She preferred her prison cell.
Let them find whatever they’re looking for fast so we can leave this place.
It was hard to believe that the Sons of Light would find anything of value.
The diggers stood waist deep in the dirt. Jay removed his shirt. His body gleamed in the moonlight, all sinew and muscle.
“We got somethin’.” Sol grabbed a flashlight and dropped out of sight. “There’s a shelf on the side and—ah!” the big man shrieked.
“What is it?” the Teacher demanded.
“Any gold?” Damian asked.
Sol surfaced, pale in the torchlight. “There’s a skeleton down here.”
“What did you expect, genius?” Jay said.
“Keep going.” The Teacher returned to his resting spot on the next mound.
He looked Mandy over, his hand inside the shoulder bag. Mandy avoided his gaze and studied the stones on the ground.
The crunch and scrape of digging filled the night air.
Then a shovel hit solid rock.
The Teacher sprang to his feet.
Jay scraped the dirt aside. “It’s a floor.”
The Teacher aimed his flashlight into the hole. “Or a door. Find the edges.”
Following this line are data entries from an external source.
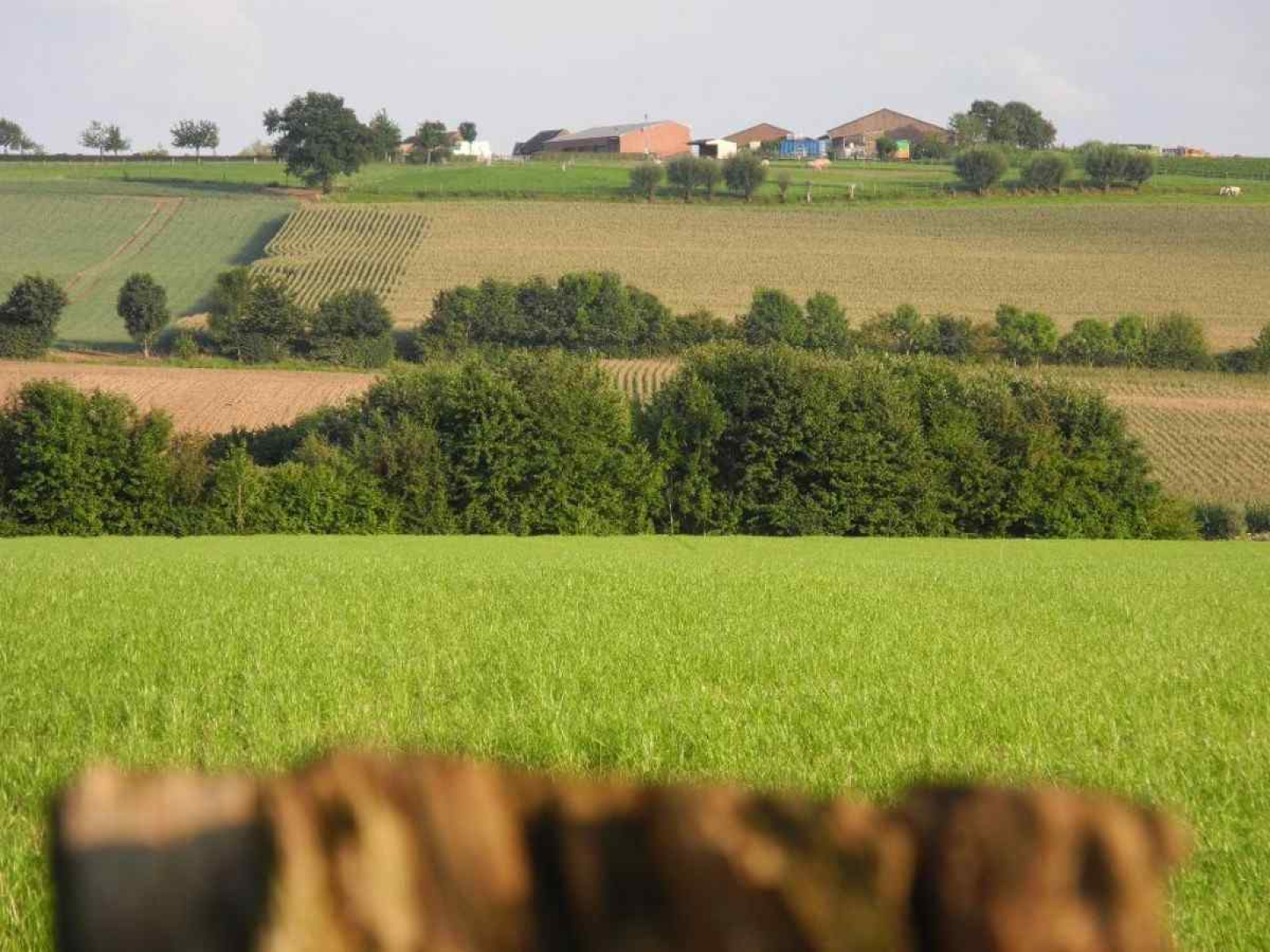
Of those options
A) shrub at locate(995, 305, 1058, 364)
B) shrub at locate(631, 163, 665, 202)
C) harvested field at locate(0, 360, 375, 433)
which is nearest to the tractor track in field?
harvested field at locate(0, 360, 375, 433)

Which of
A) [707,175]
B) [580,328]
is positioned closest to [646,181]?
[707,175]

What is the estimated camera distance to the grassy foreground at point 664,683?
695 cm

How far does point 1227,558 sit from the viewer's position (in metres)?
31.0

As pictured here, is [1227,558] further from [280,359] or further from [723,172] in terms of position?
[723,172]

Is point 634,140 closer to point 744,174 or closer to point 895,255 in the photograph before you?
point 744,174

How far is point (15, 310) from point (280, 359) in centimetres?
1355

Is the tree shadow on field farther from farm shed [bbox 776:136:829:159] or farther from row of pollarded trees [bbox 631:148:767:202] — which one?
farm shed [bbox 776:136:829:159]

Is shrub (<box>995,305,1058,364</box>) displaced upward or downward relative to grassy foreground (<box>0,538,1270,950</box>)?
downward

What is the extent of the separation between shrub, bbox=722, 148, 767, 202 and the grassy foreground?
307 ft

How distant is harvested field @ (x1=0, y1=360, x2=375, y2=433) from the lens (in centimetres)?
5541

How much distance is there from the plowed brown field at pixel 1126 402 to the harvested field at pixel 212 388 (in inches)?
1.6

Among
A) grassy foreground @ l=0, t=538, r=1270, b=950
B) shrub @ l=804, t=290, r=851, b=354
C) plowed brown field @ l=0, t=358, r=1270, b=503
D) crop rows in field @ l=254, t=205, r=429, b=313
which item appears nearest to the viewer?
grassy foreground @ l=0, t=538, r=1270, b=950

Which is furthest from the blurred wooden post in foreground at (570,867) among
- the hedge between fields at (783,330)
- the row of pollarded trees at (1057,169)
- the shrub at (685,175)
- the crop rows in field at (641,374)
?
the row of pollarded trees at (1057,169)

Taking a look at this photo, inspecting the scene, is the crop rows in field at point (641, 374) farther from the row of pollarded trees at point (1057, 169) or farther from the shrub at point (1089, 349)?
the row of pollarded trees at point (1057, 169)
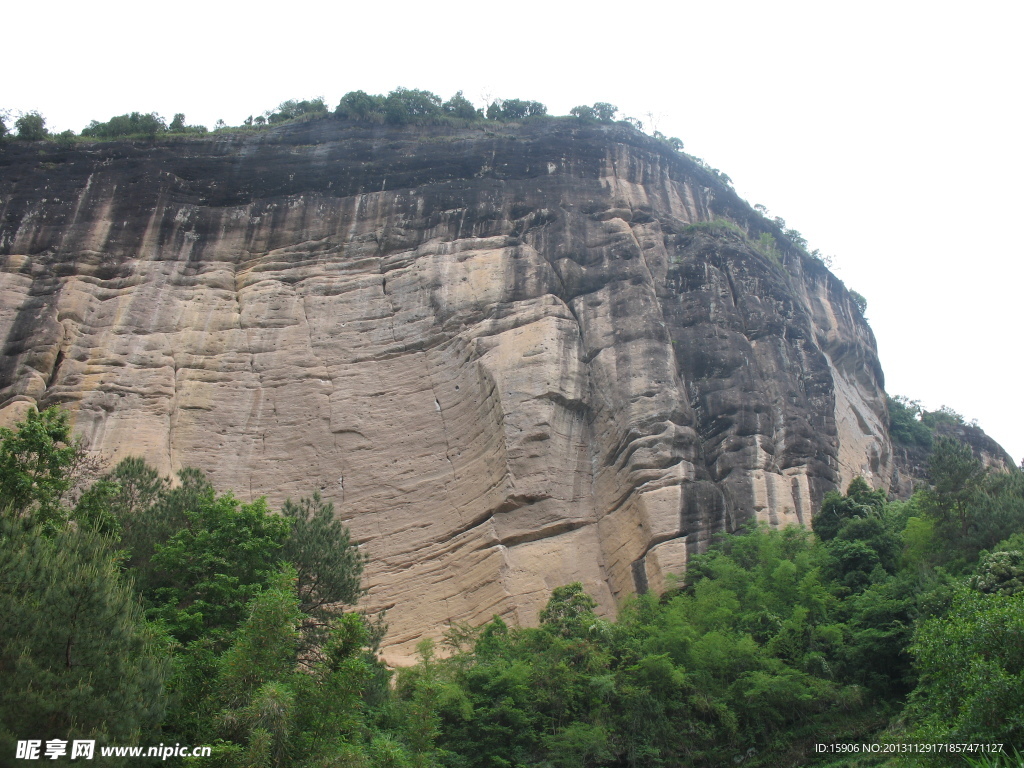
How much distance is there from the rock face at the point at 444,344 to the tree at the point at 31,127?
93 centimetres

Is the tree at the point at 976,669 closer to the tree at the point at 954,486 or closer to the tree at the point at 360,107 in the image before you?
the tree at the point at 954,486

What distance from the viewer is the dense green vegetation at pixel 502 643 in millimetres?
12461

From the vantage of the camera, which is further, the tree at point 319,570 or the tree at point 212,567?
the tree at point 319,570

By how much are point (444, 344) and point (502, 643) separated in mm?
11930

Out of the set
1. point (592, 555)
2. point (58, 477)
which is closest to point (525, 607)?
point (592, 555)

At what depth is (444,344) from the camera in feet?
102

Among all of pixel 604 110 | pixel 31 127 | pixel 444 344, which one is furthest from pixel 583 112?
pixel 31 127

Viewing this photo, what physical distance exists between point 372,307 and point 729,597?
15944 mm

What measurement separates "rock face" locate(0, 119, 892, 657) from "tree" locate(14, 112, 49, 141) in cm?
93

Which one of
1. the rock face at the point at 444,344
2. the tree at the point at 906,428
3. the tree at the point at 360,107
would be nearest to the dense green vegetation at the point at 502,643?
the rock face at the point at 444,344

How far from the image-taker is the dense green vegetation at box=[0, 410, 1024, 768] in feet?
40.9

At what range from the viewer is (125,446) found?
28.4m

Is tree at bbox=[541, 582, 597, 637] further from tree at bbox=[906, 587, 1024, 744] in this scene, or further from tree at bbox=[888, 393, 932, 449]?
tree at bbox=[888, 393, 932, 449]

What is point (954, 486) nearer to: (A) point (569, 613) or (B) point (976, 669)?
(A) point (569, 613)
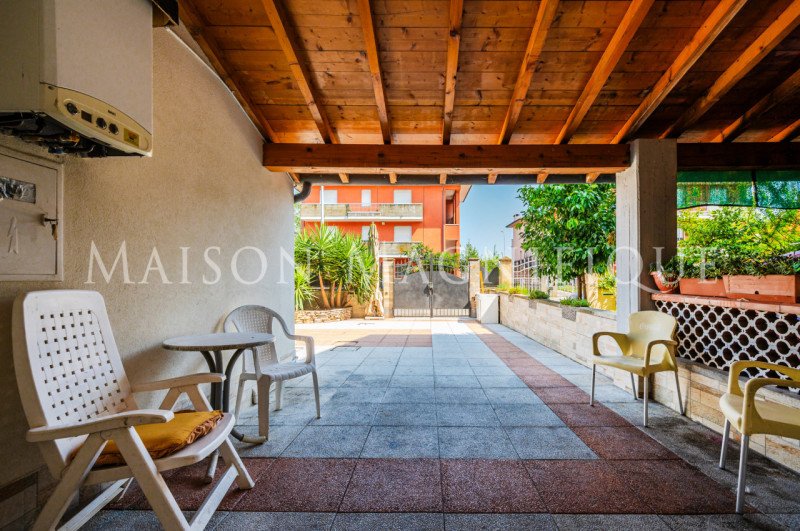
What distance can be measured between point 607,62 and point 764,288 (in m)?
2.13

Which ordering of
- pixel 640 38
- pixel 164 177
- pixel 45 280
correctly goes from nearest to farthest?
1. pixel 45 280
2. pixel 164 177
3. pixel 640 38

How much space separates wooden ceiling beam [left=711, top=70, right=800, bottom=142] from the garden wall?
2.34 m

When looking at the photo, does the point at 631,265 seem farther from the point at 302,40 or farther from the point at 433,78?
the point at 302,40

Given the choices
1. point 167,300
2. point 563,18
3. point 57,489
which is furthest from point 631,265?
point 57,489

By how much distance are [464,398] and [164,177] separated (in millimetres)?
3234

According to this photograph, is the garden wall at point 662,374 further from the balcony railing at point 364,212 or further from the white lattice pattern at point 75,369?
the balcony railing at point 364,212

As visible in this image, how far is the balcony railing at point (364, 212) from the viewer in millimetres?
18969

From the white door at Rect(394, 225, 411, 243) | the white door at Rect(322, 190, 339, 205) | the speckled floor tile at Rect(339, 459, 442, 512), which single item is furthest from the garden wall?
the white door at Rect(322, 190, 339, 205)

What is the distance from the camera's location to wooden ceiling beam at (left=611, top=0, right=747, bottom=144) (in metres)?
2.63

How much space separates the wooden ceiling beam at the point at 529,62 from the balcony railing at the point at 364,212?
15278 mm

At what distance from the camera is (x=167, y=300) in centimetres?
260

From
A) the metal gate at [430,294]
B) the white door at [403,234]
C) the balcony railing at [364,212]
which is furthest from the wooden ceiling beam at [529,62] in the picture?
the white door at [403,234]

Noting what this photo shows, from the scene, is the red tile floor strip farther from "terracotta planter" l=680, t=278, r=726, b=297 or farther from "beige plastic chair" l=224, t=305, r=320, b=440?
"terracotta planter" l=680, t=278, r=726, b=297

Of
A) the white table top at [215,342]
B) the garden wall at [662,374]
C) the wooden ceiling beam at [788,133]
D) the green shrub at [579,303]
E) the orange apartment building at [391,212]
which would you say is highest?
the orange apartment building at [391,212]
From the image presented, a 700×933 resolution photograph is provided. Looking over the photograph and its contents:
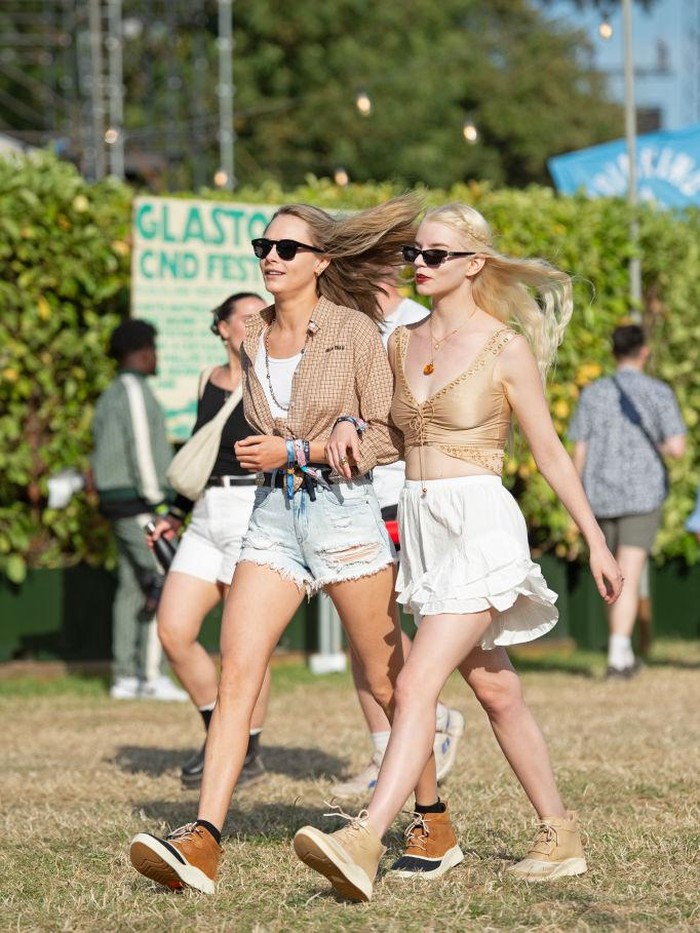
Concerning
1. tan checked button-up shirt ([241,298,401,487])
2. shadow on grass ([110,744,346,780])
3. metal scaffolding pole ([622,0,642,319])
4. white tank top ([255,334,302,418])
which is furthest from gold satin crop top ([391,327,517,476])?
metal scaffolding pole ([622,0,642,319])

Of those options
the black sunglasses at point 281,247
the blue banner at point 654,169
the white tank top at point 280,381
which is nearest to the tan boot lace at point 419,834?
the white tank top at point 280,381

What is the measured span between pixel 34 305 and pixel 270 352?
5.42 meters

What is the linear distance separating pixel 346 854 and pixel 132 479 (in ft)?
18.1

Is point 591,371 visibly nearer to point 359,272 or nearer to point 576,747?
point 576,747

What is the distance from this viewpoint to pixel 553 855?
15.9ft

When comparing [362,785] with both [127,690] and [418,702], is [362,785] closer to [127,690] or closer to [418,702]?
[418,702]

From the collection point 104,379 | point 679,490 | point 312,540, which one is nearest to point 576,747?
point 312,540

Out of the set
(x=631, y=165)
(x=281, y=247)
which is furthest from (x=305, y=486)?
(x=631, y=165)

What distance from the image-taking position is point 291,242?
16.3ft

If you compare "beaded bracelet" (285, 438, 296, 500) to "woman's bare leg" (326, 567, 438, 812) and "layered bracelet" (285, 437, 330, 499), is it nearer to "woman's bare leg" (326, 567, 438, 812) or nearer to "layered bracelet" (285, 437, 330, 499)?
"layered bracelet" (285, 437, 330, 499)

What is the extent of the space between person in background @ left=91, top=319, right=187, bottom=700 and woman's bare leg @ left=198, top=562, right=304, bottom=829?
4462mm

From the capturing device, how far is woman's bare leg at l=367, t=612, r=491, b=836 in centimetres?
447

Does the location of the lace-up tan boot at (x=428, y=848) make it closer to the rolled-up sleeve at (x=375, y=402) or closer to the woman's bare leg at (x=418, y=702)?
the woman's bare leg at (x=418, y=702)

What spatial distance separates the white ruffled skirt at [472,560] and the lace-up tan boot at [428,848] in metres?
0.58
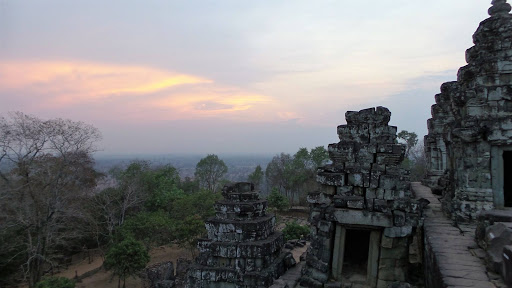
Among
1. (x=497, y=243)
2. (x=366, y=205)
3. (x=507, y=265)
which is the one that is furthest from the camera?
(x=366, y=205)

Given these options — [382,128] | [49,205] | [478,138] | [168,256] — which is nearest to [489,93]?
[478,138]

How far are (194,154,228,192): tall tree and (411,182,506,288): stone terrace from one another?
32322 millimetres

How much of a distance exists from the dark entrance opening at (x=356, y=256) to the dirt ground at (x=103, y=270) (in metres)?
12.5

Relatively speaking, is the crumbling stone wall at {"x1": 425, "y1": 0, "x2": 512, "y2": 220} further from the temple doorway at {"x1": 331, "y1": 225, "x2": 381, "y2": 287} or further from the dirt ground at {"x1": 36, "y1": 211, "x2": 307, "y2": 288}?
the dirt ground at {"x1": 36, "y1": 211, "x2": 307, "y2": 288}

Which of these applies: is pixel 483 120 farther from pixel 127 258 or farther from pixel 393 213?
pixel 127 258

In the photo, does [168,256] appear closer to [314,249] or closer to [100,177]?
[100,177]

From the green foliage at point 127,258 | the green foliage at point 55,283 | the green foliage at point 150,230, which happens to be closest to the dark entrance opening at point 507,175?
the green foliage at point 127,258

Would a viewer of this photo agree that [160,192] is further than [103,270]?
Yes

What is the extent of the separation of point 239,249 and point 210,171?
32.0 meters

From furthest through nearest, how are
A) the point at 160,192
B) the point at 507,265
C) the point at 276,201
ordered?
1. the point at 276,201
2. the point at 160,192
3. the point at 507,265

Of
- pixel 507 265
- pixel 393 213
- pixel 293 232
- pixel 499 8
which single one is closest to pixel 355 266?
pixel 393 213

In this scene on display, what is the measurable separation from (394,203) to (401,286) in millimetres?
1278

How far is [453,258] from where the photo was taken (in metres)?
4.79

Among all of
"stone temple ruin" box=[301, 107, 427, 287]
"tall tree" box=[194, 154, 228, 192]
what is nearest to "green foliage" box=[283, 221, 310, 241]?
"stone temple ruin" box=[301, 107, 427, 287]
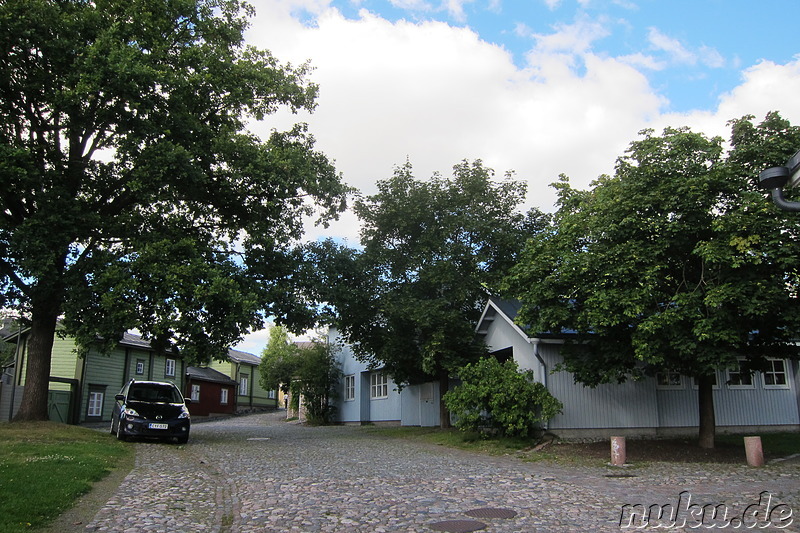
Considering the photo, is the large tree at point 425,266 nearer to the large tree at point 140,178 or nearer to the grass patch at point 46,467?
the large tree at point 140,178

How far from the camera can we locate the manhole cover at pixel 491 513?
288 inches

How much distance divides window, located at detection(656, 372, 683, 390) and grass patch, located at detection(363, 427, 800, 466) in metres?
1.88

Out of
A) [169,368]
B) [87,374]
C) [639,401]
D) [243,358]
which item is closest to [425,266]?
[639,401]

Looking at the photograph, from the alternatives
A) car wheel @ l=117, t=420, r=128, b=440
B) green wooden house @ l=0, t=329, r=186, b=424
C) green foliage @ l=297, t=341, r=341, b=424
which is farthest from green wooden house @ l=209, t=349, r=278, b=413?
car wheel @ l=117, t=420, r=128, b=440

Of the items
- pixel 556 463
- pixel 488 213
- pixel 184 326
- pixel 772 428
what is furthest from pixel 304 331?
pixel 772 428

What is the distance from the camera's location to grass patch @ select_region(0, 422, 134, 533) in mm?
6816

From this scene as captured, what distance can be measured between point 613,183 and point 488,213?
26.6ft

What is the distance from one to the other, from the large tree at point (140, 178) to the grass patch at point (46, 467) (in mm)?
1940

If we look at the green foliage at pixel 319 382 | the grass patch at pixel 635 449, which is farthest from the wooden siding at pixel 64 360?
the grass patch at pixel 635 449

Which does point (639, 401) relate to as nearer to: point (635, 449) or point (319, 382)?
point (635, 449)

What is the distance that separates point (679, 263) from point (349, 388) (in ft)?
74.2

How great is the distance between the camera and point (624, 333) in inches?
569

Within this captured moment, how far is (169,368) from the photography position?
3900 centimetres

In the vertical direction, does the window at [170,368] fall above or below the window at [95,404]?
above
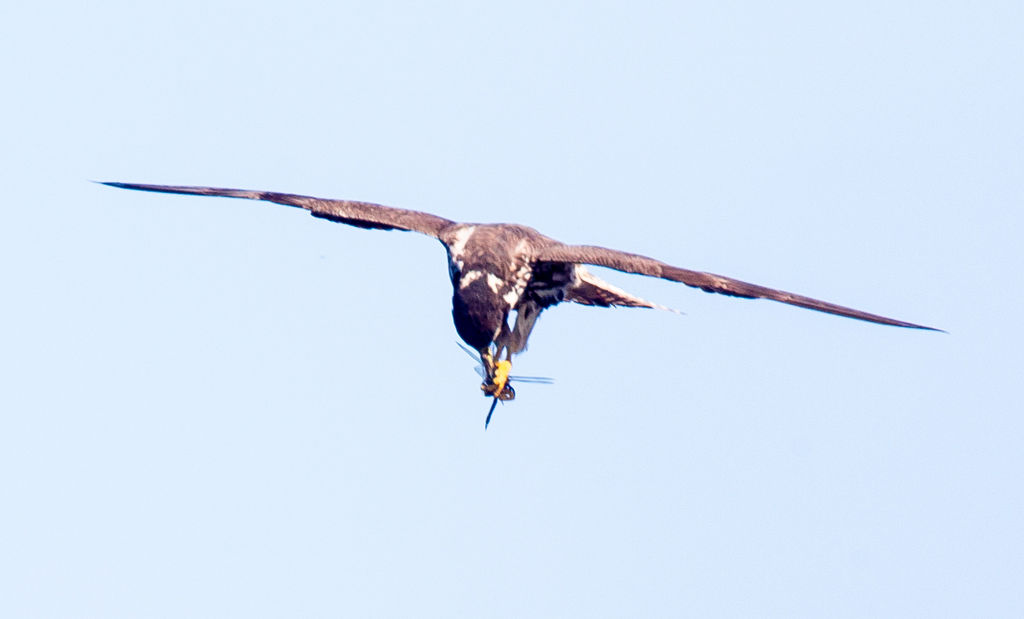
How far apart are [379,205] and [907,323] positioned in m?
6.32

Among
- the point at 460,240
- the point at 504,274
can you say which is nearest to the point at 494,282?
the point at 504,274

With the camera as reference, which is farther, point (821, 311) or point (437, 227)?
point (437, 227)

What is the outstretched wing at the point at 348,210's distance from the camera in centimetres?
1712

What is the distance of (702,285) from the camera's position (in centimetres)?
1487

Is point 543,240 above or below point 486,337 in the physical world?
above

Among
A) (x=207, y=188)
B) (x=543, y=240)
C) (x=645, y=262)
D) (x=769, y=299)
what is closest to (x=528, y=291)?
(x=543, y=240)

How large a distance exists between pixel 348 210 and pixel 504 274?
2.27 meters

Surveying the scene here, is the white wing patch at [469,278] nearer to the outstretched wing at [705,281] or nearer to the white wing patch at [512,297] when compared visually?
the white wing patch at [512,297]

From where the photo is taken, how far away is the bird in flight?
1498 centimetres

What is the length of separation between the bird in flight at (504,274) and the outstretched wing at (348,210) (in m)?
0.01

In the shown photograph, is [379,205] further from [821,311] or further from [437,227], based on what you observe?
[821,311]

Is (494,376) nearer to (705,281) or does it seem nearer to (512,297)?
(512,297)

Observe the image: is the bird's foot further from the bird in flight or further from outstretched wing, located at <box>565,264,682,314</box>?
outstretched wing, located at <box>565,264,682,314</box>

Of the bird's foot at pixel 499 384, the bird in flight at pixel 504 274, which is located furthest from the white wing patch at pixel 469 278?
the bird's foot at pixel 499 384
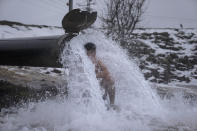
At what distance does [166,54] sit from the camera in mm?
16203

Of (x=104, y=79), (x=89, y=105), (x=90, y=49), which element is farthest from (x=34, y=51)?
(x=104, y=79)

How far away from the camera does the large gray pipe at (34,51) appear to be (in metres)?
3.64

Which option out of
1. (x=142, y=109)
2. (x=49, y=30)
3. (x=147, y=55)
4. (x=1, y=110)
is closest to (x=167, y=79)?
(x=147, y=55)

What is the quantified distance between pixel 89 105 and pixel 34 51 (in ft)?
3.68

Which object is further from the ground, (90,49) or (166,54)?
(90,49)

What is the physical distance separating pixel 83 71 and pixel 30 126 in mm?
1368

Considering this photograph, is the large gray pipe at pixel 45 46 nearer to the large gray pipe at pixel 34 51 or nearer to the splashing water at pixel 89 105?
the large gray pipe at pixel 34 51

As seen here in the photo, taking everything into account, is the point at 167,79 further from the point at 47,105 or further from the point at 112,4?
the point at 47,105

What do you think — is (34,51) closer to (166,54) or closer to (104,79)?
(104,79)

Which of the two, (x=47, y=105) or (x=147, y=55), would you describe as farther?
(x=147, y=55)

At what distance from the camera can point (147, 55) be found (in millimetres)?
16062

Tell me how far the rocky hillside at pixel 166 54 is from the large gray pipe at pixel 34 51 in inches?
300

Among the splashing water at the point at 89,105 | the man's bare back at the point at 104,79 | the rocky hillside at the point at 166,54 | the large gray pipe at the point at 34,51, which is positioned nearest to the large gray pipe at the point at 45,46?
the large gray pipe at the point at 34,51

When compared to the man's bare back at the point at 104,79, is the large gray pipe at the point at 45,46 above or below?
above
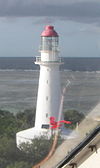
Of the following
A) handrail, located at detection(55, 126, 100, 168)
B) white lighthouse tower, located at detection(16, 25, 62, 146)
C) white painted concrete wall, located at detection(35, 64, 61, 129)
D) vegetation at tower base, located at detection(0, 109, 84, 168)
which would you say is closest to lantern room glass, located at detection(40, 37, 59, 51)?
white lighthouse tower, located at detection(16, 25, 62, 146)

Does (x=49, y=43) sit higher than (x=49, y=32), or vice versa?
(x=49, y=32)

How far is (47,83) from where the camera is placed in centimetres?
1353

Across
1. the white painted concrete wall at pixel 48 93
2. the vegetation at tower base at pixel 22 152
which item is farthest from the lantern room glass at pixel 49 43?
the vegetation at tower base at pixel 22 152

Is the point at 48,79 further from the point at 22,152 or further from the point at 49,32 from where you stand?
the point at 22,152

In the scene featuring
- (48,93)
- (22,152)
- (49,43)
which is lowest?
(22,152)

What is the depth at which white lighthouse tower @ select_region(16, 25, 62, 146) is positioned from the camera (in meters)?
13.5

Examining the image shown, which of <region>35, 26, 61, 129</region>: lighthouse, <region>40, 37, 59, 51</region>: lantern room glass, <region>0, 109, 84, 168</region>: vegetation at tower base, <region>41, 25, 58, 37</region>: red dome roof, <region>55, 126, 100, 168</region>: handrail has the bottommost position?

Mandy struggled to her feet. Her left leg had gone to sleep so she limped to the edge of the hole.
A long smooth slab of stone emerged from the grime, three large angular letters etched in the surface.
“Yes,” the Teacher said, urging them on. “Yes!”
The men worked faster, widening the hole around the white rectangle.
“My sons,” he said. “We’ve waited two thousand years for this moment.”
He rummaged in the equipment bags and lowered two crowbars into the pit.
Jay, Damian, and Sol leaned on the crowbars. The stone slab shifted and rose. With a great deal of effort, the men stood the slab on its side.
The Sons of Light looked at each other with ecstatic smiles. Sol and Damian exchanged a high-five.
A staircase, chiseled in stone, descended into darkness.
“Down the rabbit hole we go,” the Teacher said. He dangled his legs over the edge, slid into the hole, and led the way. Sol and Damian followed.
Jay dragged his duffel bag to the edge of the open grave.
He turned to Mandy and held out his hand.
He grinned. “Ladies first.”
***
“I’m sorry,” John told Dave, Shani, and Ruchama. “I never meant for any of this to happen.”
They sat at a long dinner table of unpolished wood, decked with plastic plates of chocolate wafers and glasses of water.
Dave didn’t touch the food.
Was this a trap?
“Where have they taken Mandy?” he asked.
John shrugged.
“I dunno. They’re going after the treasure.”
“What treasure?” said Shani.
John raised a sarcastic eyebrow. “According to the Teacher, the first Sons of Light hid a huge stash of gold and silver. He said the scroll jars would lead us to it. Then we’d bring the End of Days, yada yada yada.”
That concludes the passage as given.